**SET EXERCISE 1**
Print the stretch of the records from the line containing "In the depicted scene, is" through the end of the records, reproducing each of those lines word for word.

**DOCUMENT EXTRACT**
___
A sensor that is only composed of one RNS ring counter is used as a reference to measure the clock signal with a fixed frequency of 20MHz, and the remaining sensors are RO sensors. Sensor locations are fixed using a physical constraint file via a TCL script. The deployment of 1400 sensors is shown in Figure 4.6, where the right image shows the complete fabric and the left image is the magnification of the bottom-left part of the fabric. In Figure 4.6, the sensors are placed into physical blocks (Pblocks) marked in pink consisting of two rectangles next to each other, where the RO is located into the larger rectangle and the counter located into the smaller one. The reference sensor only includes the RNS ring counter (Count\_0), which is used to measure the clock signal with a fixed frequency of 20MHz. An ageing sensor (sensor 14) is composed of one RO (RO\_14) and one RNS ring counter (Count\_14).



Figure 4.6: The deployment of 1400 sensors

### 4.3 Design and Operation of the Proposed Method

In this section, the design and operation of the proposed PV mapping technique are presented. The overall architecture is already presented in the introduction of this chapter, and here we focus in more detail on the modules developed in this thesis work and their operation. The main design is shown in Figure 4.7, where N sensors are placed in the sensor array, and a controller is a state machine that operates the sensors and stores the results in memory via the AXI interface.



Figure 4.7: The Principal Design of our method

The operation flow of our method is illustrated in Figure 4.8, where 'N\_S' and 'N\_R' represent the number of sensors and the number of repetitions. The repetition of measurements is a feature that we only need for precision measurement experiments, and is not meant to be always included in the PV mapping circuitry. The main reason for this is that for repeating measurements for a sensor, there is a need to reset the SRL32 blocks (as SRL32s lack a reset signal and are normally meant to be initialized once during the programming of the FPGAs). The added reset circuitry takes resources from the fabric that could otherwise be used for including more sensors into the PV mapping design.



Figure 4.8: The operation flow of our method

As shown in Figure 4.8, the operation is described as follows. First, the signal *sensor\_id*[N - 1:0] is specified to select among the residues outputs of the N sensors. Then, the signal *ro\_select*[N - 1:0] and *counter\_select*[N - 1:0] are used to activate the RO and the counter of corresponding sensor, respectively. In addition, the signal *residues*[2:0] and *addr*[15:0] are utilized to find the residues and store the three residues.

In order to avoid metastability in clock domain crossing and remove glitches (by glitches, we mean the width of the clock enable signals being less than what is allowed by the specification ), *counter\_select* needs synchronization, which can be achieved by introducing extra FFs shown as in Figure 4.9.
___
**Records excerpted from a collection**
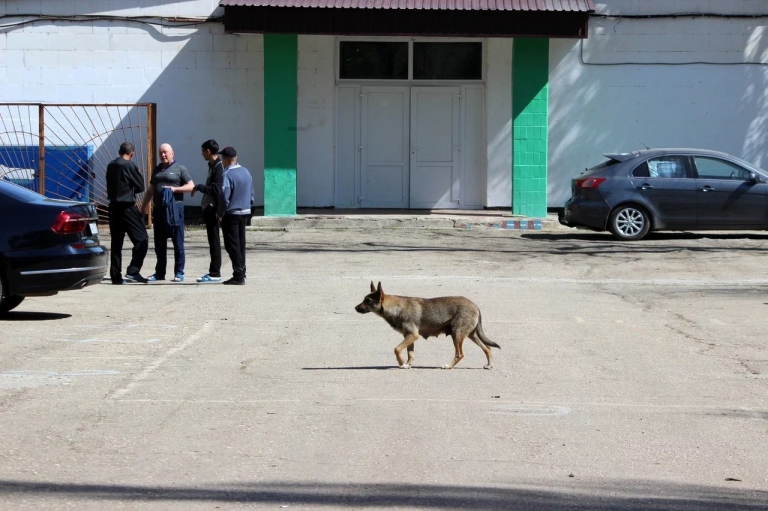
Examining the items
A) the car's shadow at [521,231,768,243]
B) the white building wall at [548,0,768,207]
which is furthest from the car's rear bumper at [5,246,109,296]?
the white building wall at [548,0,768,207]

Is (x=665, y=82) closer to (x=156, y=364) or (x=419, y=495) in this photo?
(x=156, y=364)

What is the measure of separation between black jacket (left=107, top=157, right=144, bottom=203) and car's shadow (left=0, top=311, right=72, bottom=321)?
8.08ft

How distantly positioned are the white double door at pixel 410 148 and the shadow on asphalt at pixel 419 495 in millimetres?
17803

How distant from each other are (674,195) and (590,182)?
4.68 feet

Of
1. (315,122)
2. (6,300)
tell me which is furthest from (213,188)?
(315,122)

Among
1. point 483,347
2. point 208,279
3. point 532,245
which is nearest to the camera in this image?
point 483,347

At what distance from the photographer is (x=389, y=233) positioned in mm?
20719

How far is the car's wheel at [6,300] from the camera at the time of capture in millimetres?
11156

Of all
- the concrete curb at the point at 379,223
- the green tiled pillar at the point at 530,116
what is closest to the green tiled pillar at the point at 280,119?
the concrete curb at the point at 379,223

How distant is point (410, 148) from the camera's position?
23.3 meters

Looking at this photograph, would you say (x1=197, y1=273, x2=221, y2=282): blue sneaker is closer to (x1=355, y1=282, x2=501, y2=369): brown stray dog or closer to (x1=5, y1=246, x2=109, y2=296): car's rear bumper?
(x1=5, y1=246, x2=109, y2=296): car's rear bumper

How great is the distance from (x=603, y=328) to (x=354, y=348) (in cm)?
280

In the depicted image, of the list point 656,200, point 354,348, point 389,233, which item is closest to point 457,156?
point 389,233

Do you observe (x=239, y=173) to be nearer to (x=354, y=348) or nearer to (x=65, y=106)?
(x=354, y=348)
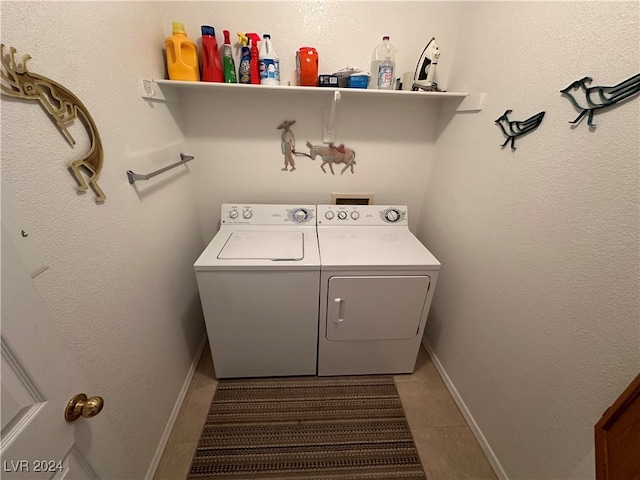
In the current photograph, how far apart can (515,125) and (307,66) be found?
1.13 metres

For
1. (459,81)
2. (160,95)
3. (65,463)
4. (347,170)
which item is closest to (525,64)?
(459,81)

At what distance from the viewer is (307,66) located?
60.1 inches

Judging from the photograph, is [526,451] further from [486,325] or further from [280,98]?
[280,98]

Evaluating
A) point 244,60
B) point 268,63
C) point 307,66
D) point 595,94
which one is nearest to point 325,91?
point 307,66

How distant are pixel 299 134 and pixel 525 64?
126 cm

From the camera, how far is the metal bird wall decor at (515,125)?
1.11m

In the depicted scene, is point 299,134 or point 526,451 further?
point 299,134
___
**SET EXERCISE 2**
List every signal name that appears in italics in the passage on the process-variation mapping method, giving each name once.

**CORRECT RESPONSE 1**
In the depicted scene, is point 299,134 or point 526,451 further?
point 299,134

**CORRECT RESPONSE 2**
sensor_id[N - 1:0]
ro_select[N - 1:0]
counter_select[N - 1:0]
residues[2:0]
addr[15:0]